Article:
Find matches in 2 cols using Collection vs Dictionary

R

Ron Rosenfeld

A Collection object uses the Key to make its decisions. The Item is just along for the ride.
You can stick almost anything into the Item.

That is a good point about the Collection object, if you are using it only to make the decision, and don't really need it to also store data.

And thanks for the pointer about the difference between Dim x as New yyy: Set x = yyy vs. Dim x as yyy: Set x = New yyy
 
G

GS

Jim Cone explained on 1/18/2012 :
Chip Pearson has some comments on "Don't Use Auto-Instancing Object
Variables" at
http://www.cpearson.com/excel/DeclaringVariables.aspx

A Collection object uses the Key to make its decisions. The Item is just
along for the ride.
You can stick almost anything into the Item.

Thanks, Jim.

Extracted information:
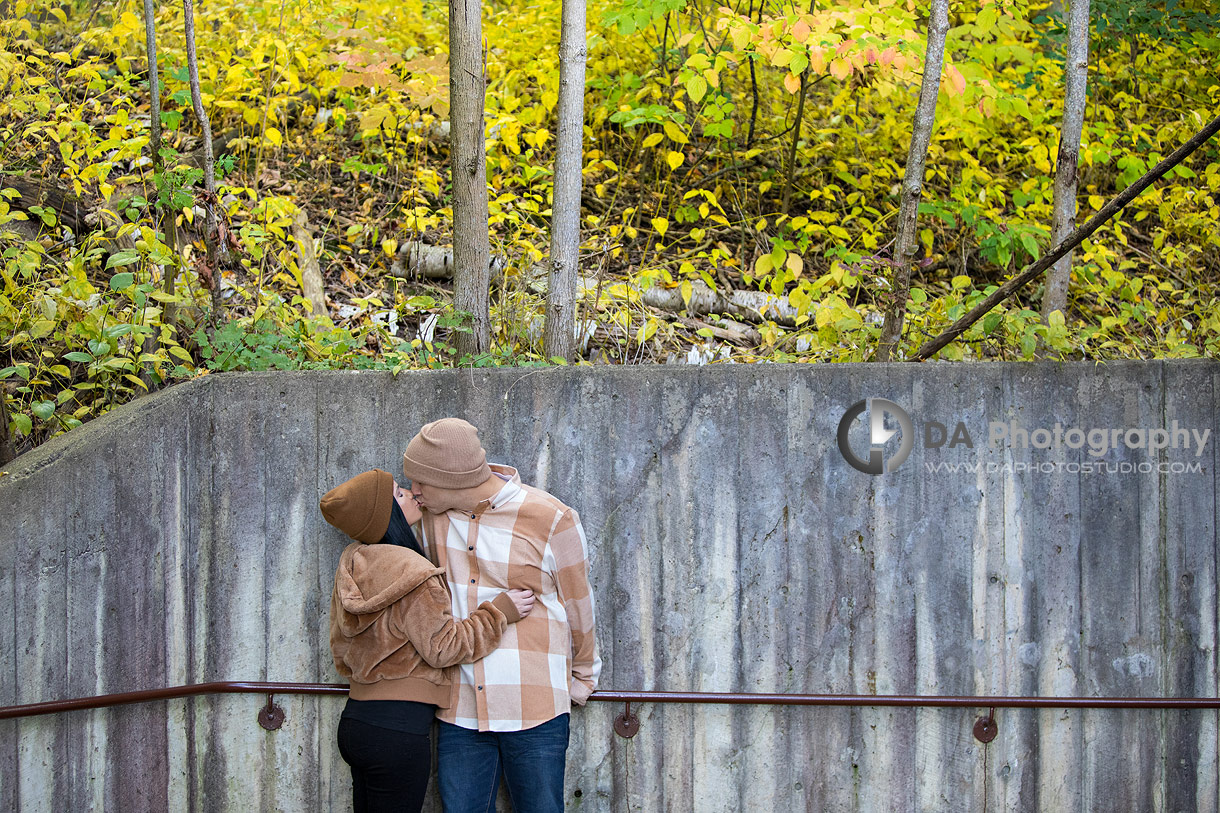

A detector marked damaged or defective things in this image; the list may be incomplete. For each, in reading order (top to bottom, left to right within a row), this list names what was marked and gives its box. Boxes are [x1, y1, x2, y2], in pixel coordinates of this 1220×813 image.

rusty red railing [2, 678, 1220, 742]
---
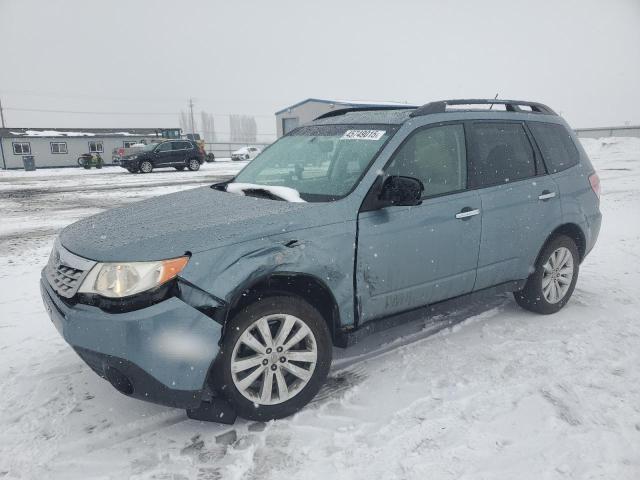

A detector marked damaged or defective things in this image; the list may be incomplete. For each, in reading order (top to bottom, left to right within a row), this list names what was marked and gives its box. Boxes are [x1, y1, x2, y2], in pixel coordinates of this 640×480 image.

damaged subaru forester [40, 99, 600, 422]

Tasks for this exercise:
a – Give the forum thread again, starting at "Jim Cone explained" and ending at "Thanks, Jim.", and replace "Collection object" with "Dictionary object" throughout that span.
b – Answer these questions from the forum thread:
(i) According to the thread, what does a Collection object use to make its decisions?
(ii) On what date did Jim Cone post his explanation?
(iii) What is the title of the comments by Chip Pearson that Jim Cone points to?

Outputs:
a –
Jim Cone explained on 1/18/2012 :
Chip Pearson has some comments on "Don't Use Auto-Instancing Object
Variables" at
http://www.cpearson.com/excel/DeclaringVariables.aspx

A Dictionary object uses the Key to make its decisions. The Item is just
along for the ride.
You can stick almost anything into the Item.

Thanks, Jim.

b –
(i) The Key.
(ii) 1/18/2012.
(iii) "Don't Use Auto-Instancing Object Variables."